__Document text__:
————————
The list of permitted foods has expanded session by session. As of 2026, after SB 541, Texas cottage food permits the following:

Category Examples Notes
Baked goods Breads, cookies, cakes, muffins, scones, pastries, pies (fruit-only fillings), tortillas, biscuits Excludes anything requiring refrigeration. Cream cheese frostings, custard fillings, and meat pies are excluded.
Candies and confections Chocolate, fudge, brittle, caramels, hard candy, marzipan, cake pops, cake decorations Excludes anything with raw eggs, alcohol-filled candies, or refrigerated fillings.
Coated and uncoated nuts Spiced pecans, candied almonds, brittles Texas pecans are a major cottage food category.
Dehydrated produce Dried fruits, dried vegetables, fruit leather, herb blends Must be properly dried to a safe water activity.
Dried herbs, herb mixes, and seasonings Spice blends, rubs, tea blends (non-medicinal) Cannot make medicinal claims.
Cereals, granola, and trail mixes Granola bars, popcorn, kettle corn
Dry mixes Cookie mixes, soup mixes, brownie mixes, pancake mixes Must be packaged dry.
Vinegar and flavored vinegar Herbed vinegars, fruit vinegars
Mustard Whole-grain, flavored
Roasted coffee or tea, dry Whole bean, ground, loose-leaf tea Brewed beverages excluded.
Fruit butters Apple butter, pumpkin butter, pear butter Must meet pH requirements.
Jams, jellies, and preserves Fruit-based, with proper pH/sugar Tomato jams and pepper jellies are allowed if pH-controlled.
Pickled fruits and vegetables Pickles, pickled okra, pickled peppers, pickled garlic Must document equilibrium pH ≤ 4.6 with a calibrated meter.
Acidified canned goods Salsas, hot sauces, relishes, chow-chow Same pH requirements. Low-acid canned goods (green beans, corn, soups) are not allowed.
Fermented vegetable products Sauerkraut, kimchi, fermented hot sauce Same pH and acidification requirements.
Frozen raw and uncut fruits and vegetables Whole strawberries, cut peaches A 2021 addition; subject to labeling rules.

The list excludes anything that requires time-temperature control for safety. That means no meat (jerky included, despite folk belief), no fresh dairy, no soft cheeses, no fresh juice, no kombucha as a standalone product, no fish, no products containing raw seafood. It also excludes anything regulated as a dietary supplement under federal law — herbal tinctures, CBD products, and "wellness" products generally fall outside the cottage food umbrella.
————————
[Excerpts from a dataset]
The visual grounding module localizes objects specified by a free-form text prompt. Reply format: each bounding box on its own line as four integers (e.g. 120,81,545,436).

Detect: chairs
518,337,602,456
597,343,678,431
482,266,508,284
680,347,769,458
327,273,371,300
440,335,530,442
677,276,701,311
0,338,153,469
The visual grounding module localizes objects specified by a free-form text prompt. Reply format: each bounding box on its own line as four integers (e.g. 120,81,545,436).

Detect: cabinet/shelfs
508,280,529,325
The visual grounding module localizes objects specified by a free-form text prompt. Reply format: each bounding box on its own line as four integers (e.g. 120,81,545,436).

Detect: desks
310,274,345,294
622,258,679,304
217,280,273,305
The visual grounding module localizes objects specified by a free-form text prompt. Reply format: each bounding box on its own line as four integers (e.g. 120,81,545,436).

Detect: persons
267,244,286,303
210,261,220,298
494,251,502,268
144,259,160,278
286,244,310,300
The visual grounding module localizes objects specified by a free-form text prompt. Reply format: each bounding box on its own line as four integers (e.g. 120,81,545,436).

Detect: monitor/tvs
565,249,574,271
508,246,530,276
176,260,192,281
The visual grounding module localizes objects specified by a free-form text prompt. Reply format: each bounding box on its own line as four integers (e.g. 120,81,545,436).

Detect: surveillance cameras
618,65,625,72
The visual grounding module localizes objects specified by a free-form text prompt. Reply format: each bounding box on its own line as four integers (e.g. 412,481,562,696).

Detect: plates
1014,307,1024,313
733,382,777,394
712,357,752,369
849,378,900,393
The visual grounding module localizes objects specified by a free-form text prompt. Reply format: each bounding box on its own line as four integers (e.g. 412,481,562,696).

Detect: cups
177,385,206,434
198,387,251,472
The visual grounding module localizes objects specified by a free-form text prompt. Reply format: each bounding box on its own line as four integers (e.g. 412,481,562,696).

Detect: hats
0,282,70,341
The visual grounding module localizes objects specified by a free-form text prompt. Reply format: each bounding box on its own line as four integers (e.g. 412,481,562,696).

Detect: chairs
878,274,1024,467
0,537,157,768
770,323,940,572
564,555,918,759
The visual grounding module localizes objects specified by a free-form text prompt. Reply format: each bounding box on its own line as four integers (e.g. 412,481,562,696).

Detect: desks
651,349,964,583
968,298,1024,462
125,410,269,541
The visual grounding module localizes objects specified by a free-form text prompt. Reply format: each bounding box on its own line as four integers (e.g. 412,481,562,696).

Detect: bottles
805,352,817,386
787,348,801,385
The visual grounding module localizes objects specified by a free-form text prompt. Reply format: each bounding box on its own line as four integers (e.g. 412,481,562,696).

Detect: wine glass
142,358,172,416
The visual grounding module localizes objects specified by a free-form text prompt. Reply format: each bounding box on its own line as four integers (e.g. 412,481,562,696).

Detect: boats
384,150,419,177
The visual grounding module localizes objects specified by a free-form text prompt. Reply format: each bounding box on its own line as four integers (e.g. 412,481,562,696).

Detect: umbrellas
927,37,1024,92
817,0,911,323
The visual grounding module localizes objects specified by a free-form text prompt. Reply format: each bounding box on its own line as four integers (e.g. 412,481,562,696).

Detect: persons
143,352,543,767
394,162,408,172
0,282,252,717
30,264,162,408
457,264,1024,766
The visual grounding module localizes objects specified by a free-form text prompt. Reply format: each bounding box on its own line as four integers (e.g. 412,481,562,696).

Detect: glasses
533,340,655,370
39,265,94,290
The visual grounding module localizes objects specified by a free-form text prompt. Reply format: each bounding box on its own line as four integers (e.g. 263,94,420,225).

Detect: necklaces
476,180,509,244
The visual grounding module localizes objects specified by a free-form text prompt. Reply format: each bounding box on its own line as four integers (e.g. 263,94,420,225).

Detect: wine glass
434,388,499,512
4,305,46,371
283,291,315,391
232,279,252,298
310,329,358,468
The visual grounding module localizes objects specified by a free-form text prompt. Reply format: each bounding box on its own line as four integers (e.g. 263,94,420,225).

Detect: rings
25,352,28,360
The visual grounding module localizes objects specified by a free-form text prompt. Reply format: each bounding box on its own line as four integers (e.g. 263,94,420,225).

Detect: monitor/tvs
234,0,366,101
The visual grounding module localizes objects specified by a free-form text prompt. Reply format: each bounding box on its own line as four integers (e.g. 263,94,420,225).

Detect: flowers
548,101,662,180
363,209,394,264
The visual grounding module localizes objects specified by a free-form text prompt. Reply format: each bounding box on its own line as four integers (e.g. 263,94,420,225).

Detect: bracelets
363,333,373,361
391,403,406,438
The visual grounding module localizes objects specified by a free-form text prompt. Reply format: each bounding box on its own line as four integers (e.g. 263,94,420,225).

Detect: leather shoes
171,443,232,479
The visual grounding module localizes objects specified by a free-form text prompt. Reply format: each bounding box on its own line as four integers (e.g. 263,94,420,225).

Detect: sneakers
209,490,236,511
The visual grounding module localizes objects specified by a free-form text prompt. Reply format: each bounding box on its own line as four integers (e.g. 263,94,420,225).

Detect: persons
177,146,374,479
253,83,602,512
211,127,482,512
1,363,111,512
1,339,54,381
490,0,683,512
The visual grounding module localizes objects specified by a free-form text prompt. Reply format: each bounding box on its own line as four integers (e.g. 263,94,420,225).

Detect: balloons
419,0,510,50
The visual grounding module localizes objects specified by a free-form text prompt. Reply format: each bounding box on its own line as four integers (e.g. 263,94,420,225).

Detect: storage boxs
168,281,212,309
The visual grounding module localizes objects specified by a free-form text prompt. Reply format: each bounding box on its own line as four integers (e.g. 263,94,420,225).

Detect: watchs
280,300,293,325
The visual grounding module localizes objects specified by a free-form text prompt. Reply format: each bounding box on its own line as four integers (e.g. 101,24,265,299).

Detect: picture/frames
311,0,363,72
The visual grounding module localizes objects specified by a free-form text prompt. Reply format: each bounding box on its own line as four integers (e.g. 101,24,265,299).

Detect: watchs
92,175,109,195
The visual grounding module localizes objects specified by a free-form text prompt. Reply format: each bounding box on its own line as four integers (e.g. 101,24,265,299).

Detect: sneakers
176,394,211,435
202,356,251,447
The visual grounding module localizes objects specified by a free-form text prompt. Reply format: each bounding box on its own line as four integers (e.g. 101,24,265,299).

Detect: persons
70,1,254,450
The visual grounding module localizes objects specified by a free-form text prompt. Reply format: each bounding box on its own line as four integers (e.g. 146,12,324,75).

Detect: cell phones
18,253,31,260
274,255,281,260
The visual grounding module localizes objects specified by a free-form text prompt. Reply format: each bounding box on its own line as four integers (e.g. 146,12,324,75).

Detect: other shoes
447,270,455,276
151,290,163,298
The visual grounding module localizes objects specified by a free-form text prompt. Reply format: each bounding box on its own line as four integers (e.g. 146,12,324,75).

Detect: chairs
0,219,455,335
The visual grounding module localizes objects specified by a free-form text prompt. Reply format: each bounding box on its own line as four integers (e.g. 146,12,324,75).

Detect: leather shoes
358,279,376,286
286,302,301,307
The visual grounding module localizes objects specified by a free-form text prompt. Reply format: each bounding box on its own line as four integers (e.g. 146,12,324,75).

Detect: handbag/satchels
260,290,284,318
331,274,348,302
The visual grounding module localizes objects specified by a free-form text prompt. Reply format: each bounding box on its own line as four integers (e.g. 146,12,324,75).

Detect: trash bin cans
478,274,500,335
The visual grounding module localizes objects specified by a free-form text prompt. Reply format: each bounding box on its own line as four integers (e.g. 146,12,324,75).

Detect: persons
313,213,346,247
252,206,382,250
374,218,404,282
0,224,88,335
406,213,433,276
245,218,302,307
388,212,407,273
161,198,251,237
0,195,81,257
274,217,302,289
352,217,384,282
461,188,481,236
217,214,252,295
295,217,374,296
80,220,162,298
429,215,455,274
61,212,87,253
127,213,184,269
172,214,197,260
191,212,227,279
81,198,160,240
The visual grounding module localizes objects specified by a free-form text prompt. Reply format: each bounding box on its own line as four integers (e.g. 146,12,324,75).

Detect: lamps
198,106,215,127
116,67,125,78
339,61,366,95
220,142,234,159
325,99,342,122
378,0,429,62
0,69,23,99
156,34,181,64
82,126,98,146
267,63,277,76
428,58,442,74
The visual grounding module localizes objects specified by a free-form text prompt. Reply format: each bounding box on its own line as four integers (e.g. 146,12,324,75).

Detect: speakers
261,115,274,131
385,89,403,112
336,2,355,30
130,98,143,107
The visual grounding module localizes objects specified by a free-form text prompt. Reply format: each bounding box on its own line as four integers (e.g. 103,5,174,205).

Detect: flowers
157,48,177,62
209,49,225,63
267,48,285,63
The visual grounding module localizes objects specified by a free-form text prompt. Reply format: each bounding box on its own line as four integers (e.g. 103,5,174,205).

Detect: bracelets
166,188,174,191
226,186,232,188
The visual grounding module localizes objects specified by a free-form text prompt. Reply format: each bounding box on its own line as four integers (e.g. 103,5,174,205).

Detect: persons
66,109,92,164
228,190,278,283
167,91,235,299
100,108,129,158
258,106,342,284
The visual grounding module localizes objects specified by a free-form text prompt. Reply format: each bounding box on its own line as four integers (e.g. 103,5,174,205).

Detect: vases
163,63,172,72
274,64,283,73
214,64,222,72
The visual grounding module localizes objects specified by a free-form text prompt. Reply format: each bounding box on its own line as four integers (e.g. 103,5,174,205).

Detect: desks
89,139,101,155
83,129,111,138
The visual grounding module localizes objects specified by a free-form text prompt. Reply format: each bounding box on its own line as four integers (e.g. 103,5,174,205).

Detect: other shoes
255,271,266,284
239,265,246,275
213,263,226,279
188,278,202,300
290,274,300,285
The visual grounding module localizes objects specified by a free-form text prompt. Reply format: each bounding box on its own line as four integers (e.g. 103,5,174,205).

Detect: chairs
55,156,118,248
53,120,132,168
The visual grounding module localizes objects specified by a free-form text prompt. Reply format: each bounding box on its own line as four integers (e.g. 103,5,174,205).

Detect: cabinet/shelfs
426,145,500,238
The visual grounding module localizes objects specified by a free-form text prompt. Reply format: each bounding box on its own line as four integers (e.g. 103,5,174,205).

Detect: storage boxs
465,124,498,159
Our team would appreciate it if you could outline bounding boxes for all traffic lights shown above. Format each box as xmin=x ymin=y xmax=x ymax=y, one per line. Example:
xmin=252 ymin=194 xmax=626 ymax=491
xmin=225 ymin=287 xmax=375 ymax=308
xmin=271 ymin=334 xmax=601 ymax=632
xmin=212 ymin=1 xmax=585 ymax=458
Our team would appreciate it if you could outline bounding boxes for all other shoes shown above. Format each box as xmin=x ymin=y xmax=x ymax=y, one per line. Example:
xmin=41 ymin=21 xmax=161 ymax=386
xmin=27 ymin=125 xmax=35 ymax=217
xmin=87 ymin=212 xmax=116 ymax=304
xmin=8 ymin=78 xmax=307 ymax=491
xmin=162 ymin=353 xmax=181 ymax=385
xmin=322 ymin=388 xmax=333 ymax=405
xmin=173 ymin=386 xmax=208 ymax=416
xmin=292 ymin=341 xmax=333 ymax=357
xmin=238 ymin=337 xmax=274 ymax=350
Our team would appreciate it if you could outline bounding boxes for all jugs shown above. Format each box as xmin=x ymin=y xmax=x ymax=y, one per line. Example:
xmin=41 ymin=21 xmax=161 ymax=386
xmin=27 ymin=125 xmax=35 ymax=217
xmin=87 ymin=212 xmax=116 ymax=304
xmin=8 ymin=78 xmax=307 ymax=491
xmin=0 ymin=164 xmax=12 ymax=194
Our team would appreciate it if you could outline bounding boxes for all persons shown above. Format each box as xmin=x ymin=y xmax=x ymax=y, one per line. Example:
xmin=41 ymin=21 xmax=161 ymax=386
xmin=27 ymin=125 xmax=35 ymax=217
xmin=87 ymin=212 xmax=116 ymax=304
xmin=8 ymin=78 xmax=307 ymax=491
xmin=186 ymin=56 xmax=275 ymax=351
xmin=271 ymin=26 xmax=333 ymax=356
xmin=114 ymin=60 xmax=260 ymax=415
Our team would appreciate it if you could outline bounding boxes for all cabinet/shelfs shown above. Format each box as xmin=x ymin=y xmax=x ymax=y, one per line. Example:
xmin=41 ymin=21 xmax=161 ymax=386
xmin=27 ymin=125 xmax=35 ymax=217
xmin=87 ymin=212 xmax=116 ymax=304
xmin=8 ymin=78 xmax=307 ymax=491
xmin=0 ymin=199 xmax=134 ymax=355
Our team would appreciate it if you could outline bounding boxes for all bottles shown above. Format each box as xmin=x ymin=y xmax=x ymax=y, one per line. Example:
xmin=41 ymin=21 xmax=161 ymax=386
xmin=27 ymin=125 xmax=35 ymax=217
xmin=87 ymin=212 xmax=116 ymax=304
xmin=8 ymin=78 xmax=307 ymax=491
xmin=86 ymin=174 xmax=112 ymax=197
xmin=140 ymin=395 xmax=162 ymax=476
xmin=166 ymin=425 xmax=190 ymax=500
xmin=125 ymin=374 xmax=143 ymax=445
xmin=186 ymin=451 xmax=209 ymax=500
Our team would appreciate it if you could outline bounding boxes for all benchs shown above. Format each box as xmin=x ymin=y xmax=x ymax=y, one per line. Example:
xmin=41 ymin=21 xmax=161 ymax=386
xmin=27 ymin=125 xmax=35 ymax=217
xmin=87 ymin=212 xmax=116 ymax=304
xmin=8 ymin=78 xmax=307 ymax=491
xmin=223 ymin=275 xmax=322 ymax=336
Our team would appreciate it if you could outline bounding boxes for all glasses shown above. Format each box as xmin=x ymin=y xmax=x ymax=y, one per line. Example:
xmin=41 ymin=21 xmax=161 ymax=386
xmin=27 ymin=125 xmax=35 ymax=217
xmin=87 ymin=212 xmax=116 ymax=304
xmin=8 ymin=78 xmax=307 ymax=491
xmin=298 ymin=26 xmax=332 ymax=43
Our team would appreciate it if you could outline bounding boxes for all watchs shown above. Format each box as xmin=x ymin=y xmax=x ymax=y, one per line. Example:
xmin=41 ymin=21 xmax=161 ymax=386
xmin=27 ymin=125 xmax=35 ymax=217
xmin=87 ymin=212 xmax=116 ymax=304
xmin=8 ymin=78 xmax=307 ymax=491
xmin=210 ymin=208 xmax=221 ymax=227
————————
__Explore the material__:
(1) Answer these questions from the Texas cottage food text:
(a) Which bill does the text name for the 2026 list of permitted foods?
(b) What must be documented for pickled fruits and vegetables, and with what tool?
(c) Which low-acid canned goods does the text list as not allowed?
(2) Write the next part of the Texas cottage food text, picking up after its last sentence.

__Answers by task__:
(1)
(a) SB 541
(b) An equilibrium pH of 4.6 or lower, documented with a calibrated meter
(c) Green beans, corn, and soups

(2)
Sidebar — Pet treats are not cottage food in Texas. Dog cookies, horse treats, and similar products are governed by Texas Feed and Fertilizer Control Service rules, not the cottage food law. Even a "human-grade" dog cookie made in a home kitchen falls outside the state cottage food exemption and into AAFCO labeling territory. If you make pet products, treat them as a separate regulatory track.

The $150,000 cap and how it works

The cap is the most misunderstood part of Texas cottage food law, and the source of more producer trouble than any other element. Three facts are worth memorizing:

It is gross, not net. Every dollar of receipts from cottage food sales counts. Sales tax that you collect and remit to the state? Counts. Shipping fees that you charge and pass through to the carrier? Counts. The cost of the flour you bought to make the bread? Does not reduce the gross figure. A producer with $80,000 in gross sales and $30,000 in COGS is at $80,000 of cap usage, not $50,000.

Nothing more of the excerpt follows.